LOUISVILLE, KY. — Overcoming significant headwinds from a more “cost-conscious consumer” and the temporary closing of more than 200 restaurants around the globe because of the Middle East conflict, Yum! Brands, Inc. enjoyed strong second-quarter operating profit growth and higher sales. Net income was lower reflecting one-time charges, a higher tax rate and lower investment income.
In the quarter ended June 30, Yum! Net income was $367 million, equal to $1.30 per share on the common stock, down 13% from $418 million, or $1.49 per share, in the second quarter of 2023. Net sales were $1.76 billion, up 4% from $1.69 billion. During the 2024 quarter, Yum! spent $17 million more than the year before on efforts to accelerate its “digital, technology and innovation capabilities.”
Core operating profit in the second quarter rose 10%, and the company is expecting full-year growth of 8% or greater. In an Aug. 6 call with analysts, David W. Gibbs, chief executive officer, said commodity inflation has been lower than anticipated, helping the company’s franchisees “navigate recent sales volatility.”
He said profitability also has been helped by “robust increases in digital sales, progress leveraging our scale, continued deployment of our proprietary technology ecosystem and efficiency improvements in our cost structure.”
In trading Aug. 6 on the New York Stock Exchange after Yum! issued its financial results, the company’s shares traded as high as $139.87, up $6.55, or 4.9%, from the Aug. 5 close.
Operating profit of Taco Bell in the second quarter, Yum!’s largest US business, was $250 million, up 10% from $228 million the previous year. Sales were $666 million, up 7%. Yum! said Taco Bell US gained market share during the second quarter while KFC International, its largest non-US business, enjoyed strong unit growth. Combined, the two businesses generated 7% operating profit growth in the quarter.
“Taco Bell is a clear standout in today's environment, not only achieving same-store sales growth well ahead of the QSR category, but delivering restaurant-level margins near a record high,” Gibbs said. “In addition, Taco Bell’s same-store sales grew mid-single digits across all income cohorts, proving that craveable innovation even at a higher price point wins with today’s consumers.”

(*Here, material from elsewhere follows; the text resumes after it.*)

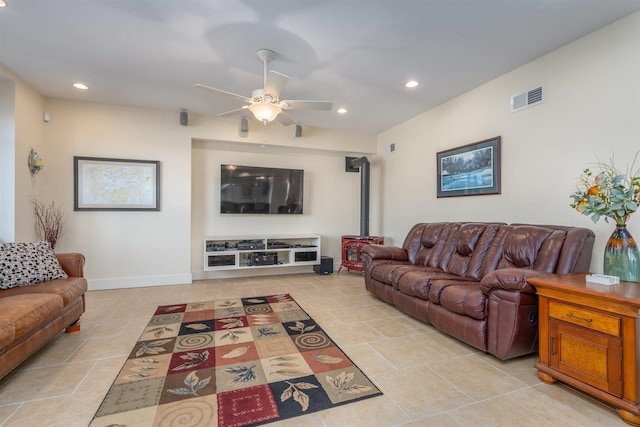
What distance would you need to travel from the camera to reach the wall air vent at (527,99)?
112 inches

Gibbs said Taco Bell’s 5% same-store sales growth bested the US quick-service restaurant industry by a wide margin.
“Taco Bell executed its winning formula this quarter through introducing a variety of compelling innovations such as the Cheez-It and Secret Aardvark fries,” he said. “The second quarter also reflected sales contribution from the Cantina Chicken menu, our foray into an elevated chicken offering and a new platform to innovate around.”
Asked by an analyst to elaborate on Taco Bell’s success versus other QSR chains, Gibbs cited the value menu, with 10 items.
“They’re not like junior-sized versions of a core item,” he said. “They’re unique. They stand in their own right. They’re incredibly craveable. That has served us well, and it really put a moat around when it comes to value. In addition, we have onetime offerings like the Luxe Box at a $7 price point, which is an incredible amount of great tasting food for that price.”
Meanwhile, Taco Bell continued growing its digital sales “at a breakneck pace,” he said.
Looking forward, Gibbs said Yum! Is “laying the groundwork for another promising year in 2025 as evidenced by the expansion of drive-thru voice AI technology at Taco Bell.”
Gibbs and Christopher L. Turner, chief financial officer, both referenced the Middle East conflict numerous times on the call.
“Consumer sentiment relating to the conflict in the Middle East continued to pressure system sales growth in the quarter,” Turner said. “The recovery trajectory we observed in Q1 for the Middle East, Malaysia and Indonesia, flattened in Q2. And while hard to precisely quantify, we continue to observe conflict-related impacts in a broader set of markets.”
He expressed concern certain stores may never reopen in the wake of the conflict.
“There are approximately 210 restaurants currently temporarily closed across the Middle East, Malaysia and Indonesia,” Turner said. “While there are plans in place to reopen some of those restaurants starting later this month and throughout the second half of the year, there is risk that some could close permanently pending the future trajectory of the conflict’s impact. These stores have not been producing royalties while temporarily closed, but our reported unit count would be negatively impacted if these stores were to permanently close.”
Responding to an analyst asking for more details about geographies where stores were closed because of the conflict, Gibbs declined to offer specifics.
“You can imagine the types of markets that would be further impacted,” he said. “It's not a precise science. We just know them from the stories that we’re hearing from the field, some of the data that we see trade area by trade area in markets that the impact is a little bit broader than just the Middle East and Indonesia and Malaysia, but very hard to measure.”
Year-to-date net income was $681 million, equal to $2.41 per share, down 5% from $718 million, or $2.55. Sales were $3.36 billion, up 1% from $3.33 billion.